Producers’ and users’ accuracy rates from the weighted accuracy assessment along with the direct inter-comparison of the products per pairs indicated that classes
Agriculture and
Forest scored high in accuracy (PA) and reliability (UA) while also presenting the highest overlapping fractions between the products. Although class
Water presented high level of reliability for all products, omission errors on the GLC30 product for the water body of Lake Karla were reported and further highlighted from the difference images of the inter-comparisons. It should be noted that Lake Karla was listed among the swallow lakes in Greece up to 1962 when it was completely drained to gain land for agriculture [
33]. Lake Karla’s restoration project was launched in 2000 while its refilling started in 2009 [
34]. Google Earth and Landsat imagery close to the raw image acquisition for GLC30 product (July 2009) picture the lake covered with water in the largest percentage of its current extent. The weighted accuracy assessment and inter-comparisons also indicated many commission errors and low overlapping fractions for class
Artificial Surfaces. This particular class presents diversity on semantic definition of corresponding classes on the different products.
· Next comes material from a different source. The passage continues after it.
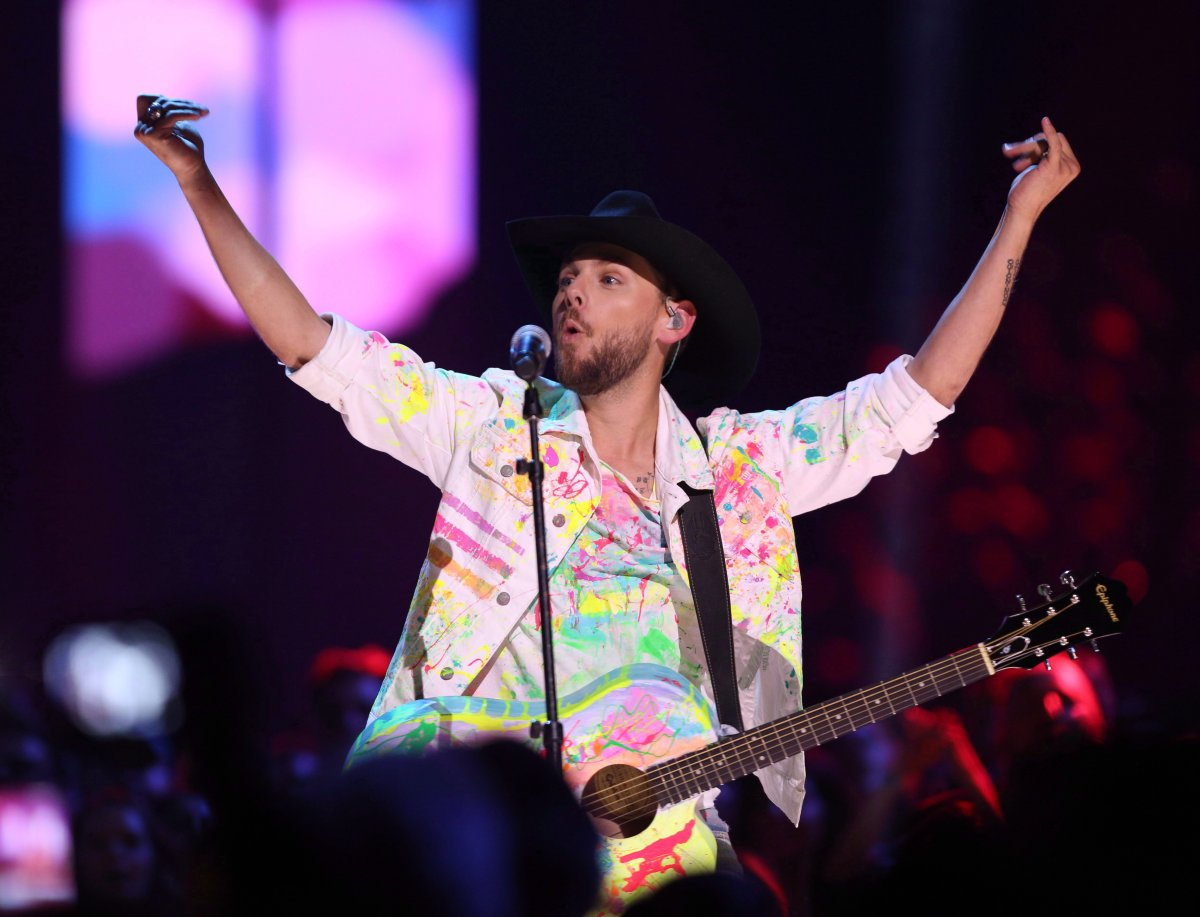 Brett Kissel performs at the Canadian Country Music Awards in Hamilton, Ont. on Sunday, September 9, 2018. Alberta sweetheart Brett Kissel is taking on Ontario bro-country act James Barker Band as the two homegrown favourites lead this year's Canadian Country Music Association Awards with five nominations each.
In particular, HRLs include only sealed areas of imperviousness, while the other two products also account for open sites, e.g., mines and quarries and partially vegetated areas.
5. Conclusions
The validation procedure proposed in this study provides a qualitative and statistical outcome comparing the accuracy of three C/GLC products in detecting artificial, forest, agriculture, and (inland) water land cover classes for a study area in central Greece, Thessaly. The experts’ confidence level per sample was recorded during reference data annotation and integrated in the evaluation process through a weighted accuracy assessment procedure. Validation results recorded high OA rates of 89, 90, and 86% for CORINE Land Cover 2012, GIO High Resolution Layers and Globeland30 datasets, respectively. Further analysis on the reported PA and UA identified certain classes, i.e., Agriculture and Forest, as the most accurate and reliable, possessing, moreover, the highest overlapping fractions during the inter-comparison. Lower accuracy rates were recorded for Artificial Surfaces most probably due to differences in spatial resolution and semantic definitions. The main conclusion of this work outlines that different quality aspects of the considered LC maps were noted and highlighted more transparently and objectively as a result of the employed confidence levels per sample, the stratified sampling and the weighted OA calculation.